= Clown Conservatory =

Clownery and comedy institution, San Francisco

The Clown Conservatory is a performing arts school in San Francisco, CA. The school began in 2000 with a grant from the National Endowment for the Arts.

==Curriculum==

Jeff Raz founded and served as director of the Clown Conservatory from 2000 to 2010. From 2012 to 2015 Joe Dieffenbacher took over as Director assisted by Dan Griffiths. The training format offered 5-7 week Intensives in Clown, Slapstick, Commedia dell'arte and Bouffon, as well as 2 week long summer workshops. This format was established in order to make training more affordable and more accessible to working artists. The focus was on developing professional level performance material for cabaret, theatrical clowning, street theater and circus. It draws inspiration from traditional circus clowning, European street theater and variety. Currently Sara Moore has taken on the role of Director offering a 24-week training program.

== Advanced Program Ensemble ==

In 2008–9, the Clown Conservatory's Advanced Program Ensemble spent a year developing and performing a circus adaptation of Lewis Carroll's Alice in Wonderland under the direction of Jeff Raz. The production, titled Wonderland, was developed around the performing skills of an ensemble of nine Conservatory students selected by audition. The show opened on April 18, 2009, at the Julia Morgan Center in Berkeley, California and was shown locally in a tour of San Francisco Bay area community centers. Spectacle magazine wrote: "This highly inventive circus theatre project and its cast of promising new artists are off to an auspicious beginning... Both the Conservatory's 2009 class of clowns and the play Wonderland deserve to be seen more widely."

==Circus Center==

Clown Conservatory existed as part of the Circus Center in San Francisco.

A not-for-profit circus organization, Circus Center was created in July 2001, after the San Francisco School of Circus Arts had acquired the New Pickle Circus. The San Francisco School of Circus Arts was founded in 1984, as a project of the Pickle Family Circus, which in turn was founded ten years earlier.
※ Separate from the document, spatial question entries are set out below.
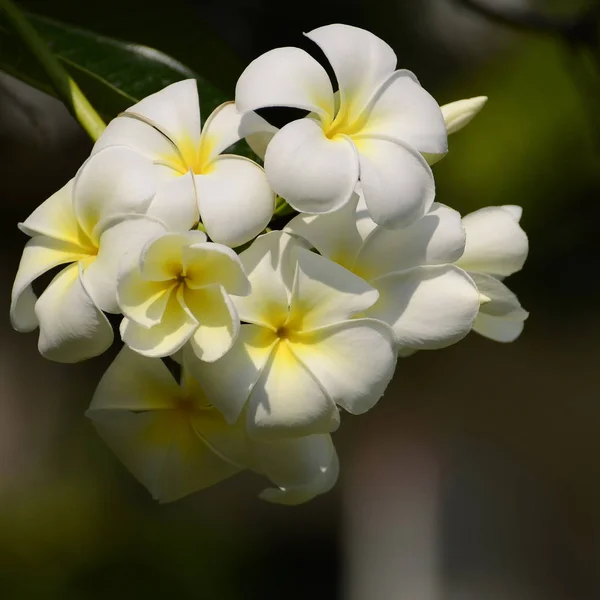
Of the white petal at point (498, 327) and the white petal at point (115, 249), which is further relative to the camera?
the white petal at point (498, 327)

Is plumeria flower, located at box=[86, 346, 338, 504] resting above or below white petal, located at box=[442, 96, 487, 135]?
below

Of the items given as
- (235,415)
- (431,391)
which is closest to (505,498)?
(431,391)

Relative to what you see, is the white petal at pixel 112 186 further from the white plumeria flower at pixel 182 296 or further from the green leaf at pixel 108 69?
the green leaf at pixel 108 69

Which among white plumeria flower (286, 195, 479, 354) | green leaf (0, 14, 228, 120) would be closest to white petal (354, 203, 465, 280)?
white plumeria flower (286, 195, 479, 354)

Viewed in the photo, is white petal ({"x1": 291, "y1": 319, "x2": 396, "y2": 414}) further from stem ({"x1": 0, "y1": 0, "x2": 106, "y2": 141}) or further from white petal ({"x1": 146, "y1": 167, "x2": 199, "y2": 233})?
stem ({"x1": 0, "y1": 0, "x2": 106, "y2": 141})

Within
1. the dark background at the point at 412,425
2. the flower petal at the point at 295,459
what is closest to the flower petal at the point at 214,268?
the flower petal at the point at 295,459

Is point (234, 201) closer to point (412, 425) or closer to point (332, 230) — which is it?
point (332, 230)

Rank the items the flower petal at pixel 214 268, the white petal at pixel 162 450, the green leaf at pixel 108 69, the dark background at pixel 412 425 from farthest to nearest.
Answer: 1. the dark background at pixel 412 425
2. the green leaf at pixel 108 69
3. the white petal at pixel 162 450
4. the flower petal at pixel 214 268

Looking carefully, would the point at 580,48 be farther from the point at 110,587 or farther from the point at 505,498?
the point at 505,498
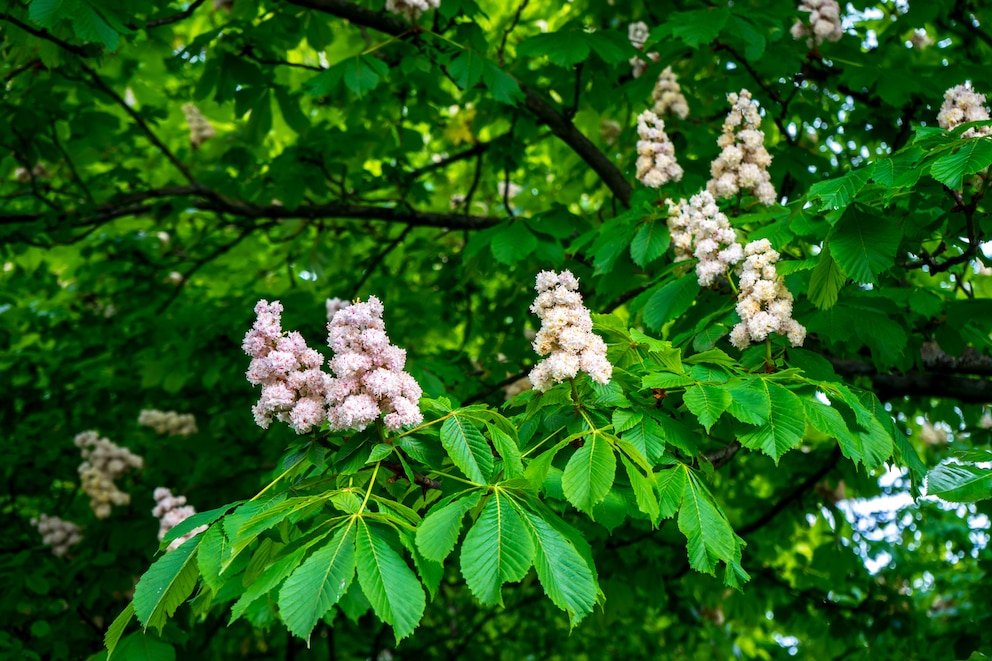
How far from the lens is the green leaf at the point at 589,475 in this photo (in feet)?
6.00

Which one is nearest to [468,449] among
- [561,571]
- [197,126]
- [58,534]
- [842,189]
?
[561,571]

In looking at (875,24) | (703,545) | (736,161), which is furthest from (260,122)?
(875,24)

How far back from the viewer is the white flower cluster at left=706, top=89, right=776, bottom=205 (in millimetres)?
3248

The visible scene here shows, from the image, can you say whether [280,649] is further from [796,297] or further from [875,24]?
[875,24]

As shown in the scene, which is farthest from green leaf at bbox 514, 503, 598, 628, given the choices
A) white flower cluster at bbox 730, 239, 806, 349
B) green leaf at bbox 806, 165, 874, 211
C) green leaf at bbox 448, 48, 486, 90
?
green leaf at bbox 448, 48, 486, 90

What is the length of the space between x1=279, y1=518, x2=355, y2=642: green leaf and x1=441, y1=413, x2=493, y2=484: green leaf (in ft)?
1.04

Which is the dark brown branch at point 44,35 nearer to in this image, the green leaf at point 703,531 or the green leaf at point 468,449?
the green leaf at point 468,449

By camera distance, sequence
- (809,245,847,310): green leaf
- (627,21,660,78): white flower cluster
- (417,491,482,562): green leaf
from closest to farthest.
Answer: (417,491,482,562): green leaf
(809,245,847,310): green leaf
(627,21,660,78): white flower cluster

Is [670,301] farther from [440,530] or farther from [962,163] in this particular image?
[440,530]

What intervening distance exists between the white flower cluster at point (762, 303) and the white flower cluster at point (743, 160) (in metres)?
0.69

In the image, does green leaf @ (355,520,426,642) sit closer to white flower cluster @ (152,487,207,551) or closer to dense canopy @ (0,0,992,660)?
dense canopy @ (0,0,992,660)

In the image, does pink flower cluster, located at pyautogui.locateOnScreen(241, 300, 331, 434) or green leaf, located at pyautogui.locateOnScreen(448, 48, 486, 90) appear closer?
pink flower cluster, located at pyautogui.locateOnScreen(241, 300, 331, 434)

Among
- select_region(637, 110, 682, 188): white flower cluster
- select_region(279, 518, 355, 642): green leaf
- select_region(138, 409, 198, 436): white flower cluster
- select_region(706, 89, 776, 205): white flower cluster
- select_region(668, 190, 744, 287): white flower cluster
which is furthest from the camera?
select_region(138, 409, 198, 436): white flower cluster

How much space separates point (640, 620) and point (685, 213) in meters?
5.11
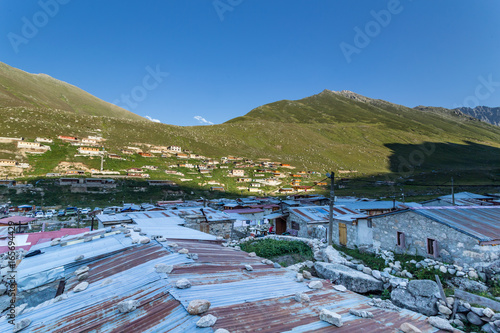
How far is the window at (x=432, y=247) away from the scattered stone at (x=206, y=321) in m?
12.6

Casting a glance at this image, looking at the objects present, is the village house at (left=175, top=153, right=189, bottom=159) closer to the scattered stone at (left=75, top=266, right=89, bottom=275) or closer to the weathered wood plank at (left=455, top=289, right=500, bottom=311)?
the scattered stone at (left=75, top=266, right=89, bottom=275)

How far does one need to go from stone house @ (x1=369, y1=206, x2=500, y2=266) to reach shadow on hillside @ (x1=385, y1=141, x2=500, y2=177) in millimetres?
114735

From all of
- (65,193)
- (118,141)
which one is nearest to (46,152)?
(118,141)

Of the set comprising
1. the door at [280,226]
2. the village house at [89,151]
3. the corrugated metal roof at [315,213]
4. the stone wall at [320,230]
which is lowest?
the door at [280,226]

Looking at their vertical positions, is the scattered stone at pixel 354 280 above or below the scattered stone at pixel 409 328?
below

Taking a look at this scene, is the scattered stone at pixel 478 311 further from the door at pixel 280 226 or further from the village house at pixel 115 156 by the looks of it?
the village house at pixel 115 156

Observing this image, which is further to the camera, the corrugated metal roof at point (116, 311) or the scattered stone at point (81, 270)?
the scattered stone at point (81, 270)

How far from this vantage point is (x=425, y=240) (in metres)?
12.3

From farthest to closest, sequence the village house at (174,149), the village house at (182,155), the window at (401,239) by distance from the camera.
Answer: the village house at (174,149)
the village house at (182,155)
the window at (401,239)

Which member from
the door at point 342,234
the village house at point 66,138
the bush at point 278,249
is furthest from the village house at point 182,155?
the bush at point 278,249

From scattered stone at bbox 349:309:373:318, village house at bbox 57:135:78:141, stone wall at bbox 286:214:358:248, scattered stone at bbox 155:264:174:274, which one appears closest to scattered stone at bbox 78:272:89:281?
scattered stone at bbox 155:264:174:274

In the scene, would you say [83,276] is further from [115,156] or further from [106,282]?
[115,156]

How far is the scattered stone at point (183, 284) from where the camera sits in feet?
15.5

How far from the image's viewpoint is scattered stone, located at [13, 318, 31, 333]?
3874mm
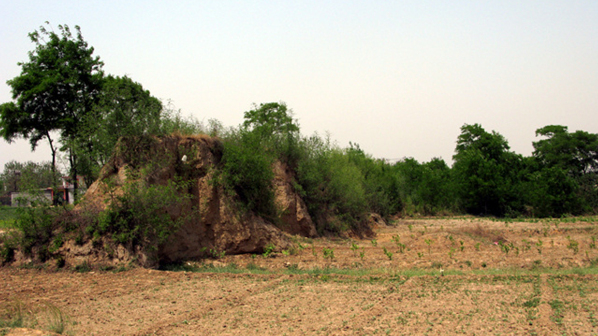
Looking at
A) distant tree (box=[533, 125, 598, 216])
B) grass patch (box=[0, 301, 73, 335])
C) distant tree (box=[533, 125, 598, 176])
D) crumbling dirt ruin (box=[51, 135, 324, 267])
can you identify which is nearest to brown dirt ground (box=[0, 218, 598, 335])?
grass patch (box=[0, 301, 73, 335])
The Circus Center offers training for adults and children in recreational, amateur and professional circus arts. These conservatories focus individually on Clowning, Aerial Arts, and Contortion. The Circus Center also offers live performances showcasing students and staff.

==Charitable efforts==

In 2008, the Clown Conservatory produced a "naked clown calendar" to raise money for research and advocacy for multiple sclerosis.